Thanks for the citations.

Btw are you the same uvdiv that writes on capacity factor? Used to read that blog all the time when I was in industry. Always liked the number focus.


Yeah I'm the same, thanks! :)


There's enormous value in having 60 years of data on the neutron irradiation properties and mechanical failure modes of a material. An "obsolete" design is also a well-understood one, and you can't afford to fail fast and often in the nuclear industry.


Heat engines are significantly more energy efficient at 600 degrees Fahrenheit than 300C (572F). Especially when you want to use a 2 stage system and limit how much your irradiating your turbines.

Despite the risks there is a lot to be said for a Very high temperature reactor (1000C) http://en.wikipedia.org/wiki/Very_high_temperature_reactor

PS: There are actually a lot of reactor designs out there, but overall most designed are based on a small number vary old basic designs and a large number of tradeoffs. For example many people love Pebble bed reactor's, but they are gas cooled and use a lot of graphite at high temperatures which will burn with just a little oxygen at which point you lose your moderator and things can go vary badly.

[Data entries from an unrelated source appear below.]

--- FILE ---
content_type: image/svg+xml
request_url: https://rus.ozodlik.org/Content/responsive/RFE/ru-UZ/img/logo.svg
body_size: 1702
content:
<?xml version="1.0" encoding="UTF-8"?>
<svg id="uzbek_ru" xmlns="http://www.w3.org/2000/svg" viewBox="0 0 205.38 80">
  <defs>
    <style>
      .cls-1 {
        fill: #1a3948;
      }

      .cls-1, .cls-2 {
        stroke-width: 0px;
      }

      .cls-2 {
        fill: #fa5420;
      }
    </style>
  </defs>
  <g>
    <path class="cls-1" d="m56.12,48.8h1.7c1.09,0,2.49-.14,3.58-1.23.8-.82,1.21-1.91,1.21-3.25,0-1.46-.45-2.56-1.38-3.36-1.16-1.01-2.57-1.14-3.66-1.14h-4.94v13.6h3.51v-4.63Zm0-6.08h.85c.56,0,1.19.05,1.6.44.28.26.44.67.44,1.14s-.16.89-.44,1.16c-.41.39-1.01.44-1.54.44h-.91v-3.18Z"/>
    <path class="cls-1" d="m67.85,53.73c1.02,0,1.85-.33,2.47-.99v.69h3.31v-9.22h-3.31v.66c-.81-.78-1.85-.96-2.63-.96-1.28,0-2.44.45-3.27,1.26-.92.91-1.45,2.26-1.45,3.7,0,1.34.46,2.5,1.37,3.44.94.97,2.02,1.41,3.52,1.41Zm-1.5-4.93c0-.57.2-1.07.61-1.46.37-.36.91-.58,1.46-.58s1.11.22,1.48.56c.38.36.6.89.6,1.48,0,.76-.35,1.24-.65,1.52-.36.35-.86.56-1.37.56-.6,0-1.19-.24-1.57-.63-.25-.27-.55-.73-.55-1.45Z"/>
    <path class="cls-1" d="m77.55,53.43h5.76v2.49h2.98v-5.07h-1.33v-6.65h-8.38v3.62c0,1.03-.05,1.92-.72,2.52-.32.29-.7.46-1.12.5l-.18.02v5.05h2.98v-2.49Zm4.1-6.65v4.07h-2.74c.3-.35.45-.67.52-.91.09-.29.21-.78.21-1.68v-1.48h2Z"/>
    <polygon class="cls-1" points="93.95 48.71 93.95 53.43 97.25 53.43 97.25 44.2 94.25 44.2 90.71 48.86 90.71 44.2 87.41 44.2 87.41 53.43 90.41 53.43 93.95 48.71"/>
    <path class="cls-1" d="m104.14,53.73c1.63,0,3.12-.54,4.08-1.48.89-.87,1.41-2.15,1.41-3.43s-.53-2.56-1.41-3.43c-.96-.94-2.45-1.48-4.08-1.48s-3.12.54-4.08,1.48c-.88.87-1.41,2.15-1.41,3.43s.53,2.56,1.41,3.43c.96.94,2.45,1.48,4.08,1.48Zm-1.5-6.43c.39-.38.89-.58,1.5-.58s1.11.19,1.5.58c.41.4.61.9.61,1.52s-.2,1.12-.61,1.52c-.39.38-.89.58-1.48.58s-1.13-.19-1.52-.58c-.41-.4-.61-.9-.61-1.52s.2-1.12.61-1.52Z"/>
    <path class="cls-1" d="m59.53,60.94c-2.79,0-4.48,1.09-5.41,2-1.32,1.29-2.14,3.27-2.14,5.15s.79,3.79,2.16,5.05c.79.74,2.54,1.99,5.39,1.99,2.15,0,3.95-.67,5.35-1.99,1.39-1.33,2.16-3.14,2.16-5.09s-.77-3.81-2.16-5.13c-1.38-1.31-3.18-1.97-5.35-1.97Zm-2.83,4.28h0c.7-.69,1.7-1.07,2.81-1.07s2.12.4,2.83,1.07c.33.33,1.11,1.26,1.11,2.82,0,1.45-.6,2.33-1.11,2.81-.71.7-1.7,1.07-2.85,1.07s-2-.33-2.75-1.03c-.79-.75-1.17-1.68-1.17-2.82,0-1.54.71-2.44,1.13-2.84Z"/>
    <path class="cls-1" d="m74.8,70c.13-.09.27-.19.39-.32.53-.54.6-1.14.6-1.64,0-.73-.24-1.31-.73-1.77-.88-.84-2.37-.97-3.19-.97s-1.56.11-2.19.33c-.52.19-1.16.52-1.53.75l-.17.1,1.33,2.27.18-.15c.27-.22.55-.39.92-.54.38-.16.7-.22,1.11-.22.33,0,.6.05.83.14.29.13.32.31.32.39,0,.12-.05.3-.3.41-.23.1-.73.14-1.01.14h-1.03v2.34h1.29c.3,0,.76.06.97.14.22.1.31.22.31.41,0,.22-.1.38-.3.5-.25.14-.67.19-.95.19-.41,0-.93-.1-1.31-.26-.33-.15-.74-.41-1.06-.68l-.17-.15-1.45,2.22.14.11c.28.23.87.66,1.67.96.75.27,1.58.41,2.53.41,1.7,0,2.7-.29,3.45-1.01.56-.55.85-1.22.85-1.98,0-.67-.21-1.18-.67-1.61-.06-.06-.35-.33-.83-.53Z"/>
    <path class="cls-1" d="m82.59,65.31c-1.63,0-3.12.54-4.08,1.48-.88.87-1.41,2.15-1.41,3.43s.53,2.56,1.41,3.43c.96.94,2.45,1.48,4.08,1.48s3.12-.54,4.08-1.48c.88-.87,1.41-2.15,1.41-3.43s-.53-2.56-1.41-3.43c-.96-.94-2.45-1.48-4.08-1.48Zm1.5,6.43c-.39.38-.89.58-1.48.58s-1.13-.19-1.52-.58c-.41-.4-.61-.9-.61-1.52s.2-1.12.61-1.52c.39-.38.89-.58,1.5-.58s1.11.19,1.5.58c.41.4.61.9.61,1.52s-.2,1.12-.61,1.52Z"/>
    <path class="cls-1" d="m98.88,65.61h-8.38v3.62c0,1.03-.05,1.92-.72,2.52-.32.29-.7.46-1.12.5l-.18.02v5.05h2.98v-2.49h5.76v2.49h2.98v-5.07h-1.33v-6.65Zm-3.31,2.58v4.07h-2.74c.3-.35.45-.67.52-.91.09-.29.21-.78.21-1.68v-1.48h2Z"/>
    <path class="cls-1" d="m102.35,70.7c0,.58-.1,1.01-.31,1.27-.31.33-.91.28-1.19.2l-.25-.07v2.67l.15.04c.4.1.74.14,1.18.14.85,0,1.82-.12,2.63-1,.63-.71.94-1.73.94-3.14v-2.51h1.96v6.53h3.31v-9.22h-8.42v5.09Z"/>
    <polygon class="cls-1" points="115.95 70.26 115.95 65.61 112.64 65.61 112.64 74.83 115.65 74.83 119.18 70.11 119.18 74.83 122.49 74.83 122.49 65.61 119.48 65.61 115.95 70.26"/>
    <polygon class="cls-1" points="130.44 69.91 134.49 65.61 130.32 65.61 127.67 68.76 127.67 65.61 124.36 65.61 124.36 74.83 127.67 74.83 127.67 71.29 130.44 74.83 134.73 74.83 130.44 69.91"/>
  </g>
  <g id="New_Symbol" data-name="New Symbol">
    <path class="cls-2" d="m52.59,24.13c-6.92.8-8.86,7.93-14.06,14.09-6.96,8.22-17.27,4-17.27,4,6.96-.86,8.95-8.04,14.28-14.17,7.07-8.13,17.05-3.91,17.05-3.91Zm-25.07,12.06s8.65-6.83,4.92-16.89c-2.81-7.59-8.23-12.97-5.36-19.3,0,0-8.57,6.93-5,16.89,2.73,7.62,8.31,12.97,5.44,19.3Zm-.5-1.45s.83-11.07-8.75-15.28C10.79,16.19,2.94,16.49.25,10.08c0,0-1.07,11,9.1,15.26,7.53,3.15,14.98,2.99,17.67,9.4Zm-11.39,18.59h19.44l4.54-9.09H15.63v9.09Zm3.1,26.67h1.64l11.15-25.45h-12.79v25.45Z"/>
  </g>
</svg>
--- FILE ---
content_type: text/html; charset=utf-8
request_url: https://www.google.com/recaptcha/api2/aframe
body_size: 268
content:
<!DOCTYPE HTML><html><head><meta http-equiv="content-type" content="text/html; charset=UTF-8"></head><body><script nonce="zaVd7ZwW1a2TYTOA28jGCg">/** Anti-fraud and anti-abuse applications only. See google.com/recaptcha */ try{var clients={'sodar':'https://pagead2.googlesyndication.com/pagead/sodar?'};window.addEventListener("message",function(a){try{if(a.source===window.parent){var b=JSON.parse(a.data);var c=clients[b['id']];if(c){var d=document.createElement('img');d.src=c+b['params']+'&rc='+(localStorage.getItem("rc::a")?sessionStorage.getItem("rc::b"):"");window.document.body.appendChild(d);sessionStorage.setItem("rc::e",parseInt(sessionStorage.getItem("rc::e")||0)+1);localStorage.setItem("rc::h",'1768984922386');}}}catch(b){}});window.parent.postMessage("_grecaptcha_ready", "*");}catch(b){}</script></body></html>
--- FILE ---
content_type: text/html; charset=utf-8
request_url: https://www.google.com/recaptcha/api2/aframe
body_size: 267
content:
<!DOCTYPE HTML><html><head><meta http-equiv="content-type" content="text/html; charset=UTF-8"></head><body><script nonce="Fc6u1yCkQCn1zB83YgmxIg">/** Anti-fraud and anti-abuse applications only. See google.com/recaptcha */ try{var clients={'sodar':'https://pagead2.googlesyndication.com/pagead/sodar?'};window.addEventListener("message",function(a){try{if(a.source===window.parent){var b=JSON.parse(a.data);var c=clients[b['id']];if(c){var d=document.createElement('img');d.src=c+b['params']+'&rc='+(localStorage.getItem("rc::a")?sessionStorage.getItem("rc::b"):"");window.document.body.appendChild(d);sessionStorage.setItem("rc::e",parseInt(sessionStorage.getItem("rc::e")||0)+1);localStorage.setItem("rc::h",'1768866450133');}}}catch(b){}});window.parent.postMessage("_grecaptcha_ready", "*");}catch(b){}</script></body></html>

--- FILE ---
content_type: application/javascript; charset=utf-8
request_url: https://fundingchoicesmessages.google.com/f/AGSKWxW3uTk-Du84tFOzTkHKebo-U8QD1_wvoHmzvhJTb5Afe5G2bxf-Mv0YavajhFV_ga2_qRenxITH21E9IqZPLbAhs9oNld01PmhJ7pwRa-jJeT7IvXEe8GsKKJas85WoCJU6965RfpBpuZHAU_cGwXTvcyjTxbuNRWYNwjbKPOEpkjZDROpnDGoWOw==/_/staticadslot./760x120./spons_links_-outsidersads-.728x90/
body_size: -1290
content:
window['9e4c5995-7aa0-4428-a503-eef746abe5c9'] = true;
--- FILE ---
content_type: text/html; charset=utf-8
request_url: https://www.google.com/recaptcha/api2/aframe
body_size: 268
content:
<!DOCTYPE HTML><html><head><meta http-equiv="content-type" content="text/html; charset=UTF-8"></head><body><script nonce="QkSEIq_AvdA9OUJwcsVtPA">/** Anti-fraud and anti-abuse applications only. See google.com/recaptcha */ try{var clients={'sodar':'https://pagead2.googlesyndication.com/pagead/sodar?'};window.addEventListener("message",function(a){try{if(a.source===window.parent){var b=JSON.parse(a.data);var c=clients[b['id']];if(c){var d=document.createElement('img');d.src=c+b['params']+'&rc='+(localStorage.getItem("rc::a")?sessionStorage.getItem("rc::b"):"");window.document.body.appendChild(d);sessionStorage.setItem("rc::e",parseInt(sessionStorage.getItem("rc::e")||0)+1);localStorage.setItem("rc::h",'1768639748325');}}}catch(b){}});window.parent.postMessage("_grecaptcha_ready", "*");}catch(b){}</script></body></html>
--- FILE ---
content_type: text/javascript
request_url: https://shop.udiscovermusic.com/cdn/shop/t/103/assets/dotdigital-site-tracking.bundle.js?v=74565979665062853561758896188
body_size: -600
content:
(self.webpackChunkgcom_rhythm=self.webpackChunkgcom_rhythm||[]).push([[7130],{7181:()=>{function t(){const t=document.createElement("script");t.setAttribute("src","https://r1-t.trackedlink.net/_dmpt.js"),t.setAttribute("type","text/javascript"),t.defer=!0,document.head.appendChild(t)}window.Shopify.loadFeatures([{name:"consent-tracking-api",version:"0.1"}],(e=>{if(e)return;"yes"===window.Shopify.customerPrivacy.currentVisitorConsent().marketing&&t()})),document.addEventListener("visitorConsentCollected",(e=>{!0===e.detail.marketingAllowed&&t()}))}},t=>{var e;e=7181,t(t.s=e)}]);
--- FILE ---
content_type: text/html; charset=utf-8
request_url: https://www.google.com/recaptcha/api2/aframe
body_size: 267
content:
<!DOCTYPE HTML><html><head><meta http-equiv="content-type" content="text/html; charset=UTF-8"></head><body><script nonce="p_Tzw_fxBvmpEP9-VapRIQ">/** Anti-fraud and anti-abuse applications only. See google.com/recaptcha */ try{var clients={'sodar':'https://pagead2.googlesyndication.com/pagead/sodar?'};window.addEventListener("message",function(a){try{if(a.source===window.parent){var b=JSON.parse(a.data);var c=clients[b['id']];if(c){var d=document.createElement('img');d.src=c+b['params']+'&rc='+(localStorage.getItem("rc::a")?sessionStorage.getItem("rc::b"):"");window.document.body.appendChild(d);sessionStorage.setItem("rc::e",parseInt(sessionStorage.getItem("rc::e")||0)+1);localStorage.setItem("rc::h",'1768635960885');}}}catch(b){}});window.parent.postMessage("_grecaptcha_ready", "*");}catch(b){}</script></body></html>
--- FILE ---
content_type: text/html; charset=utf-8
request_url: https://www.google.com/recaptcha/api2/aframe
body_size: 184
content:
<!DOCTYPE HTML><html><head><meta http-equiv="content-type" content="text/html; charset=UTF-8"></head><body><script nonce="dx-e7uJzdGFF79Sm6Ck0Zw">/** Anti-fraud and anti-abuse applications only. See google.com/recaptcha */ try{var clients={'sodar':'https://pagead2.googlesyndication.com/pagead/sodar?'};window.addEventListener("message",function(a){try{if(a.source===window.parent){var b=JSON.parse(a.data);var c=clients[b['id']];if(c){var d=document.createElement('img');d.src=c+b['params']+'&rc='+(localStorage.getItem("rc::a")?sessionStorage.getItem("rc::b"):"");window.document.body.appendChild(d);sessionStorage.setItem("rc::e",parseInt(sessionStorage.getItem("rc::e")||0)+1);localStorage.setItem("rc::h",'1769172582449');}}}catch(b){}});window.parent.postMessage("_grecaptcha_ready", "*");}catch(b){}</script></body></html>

>Creativity is destroyed in academia.

I wonder what this means for nuclear engineering's future, because I'm looking at Transatomic Power's team and I'm seeing a lot of influence from academia. Both members of the actual management team are PhD candidates, and all three members of the advisory board are professors. Granted this is one sample, but it seems like the barriers to entry for energy startups in general, but especially those dealing with nuclear power, are too steep at the moment for anything to move forward without help from academia.


It's also a meaningless statement from the sidelines. Just where are all of these outlandish reactor designs coming from, anyways? Oh, right. Academia. This isn't a case of a hidebound academia and a fantastically innovative private sector. Really, the opposite is true.


> Creativity is destroyed in academia.

Nah. Grant committees just don't fund its full expression.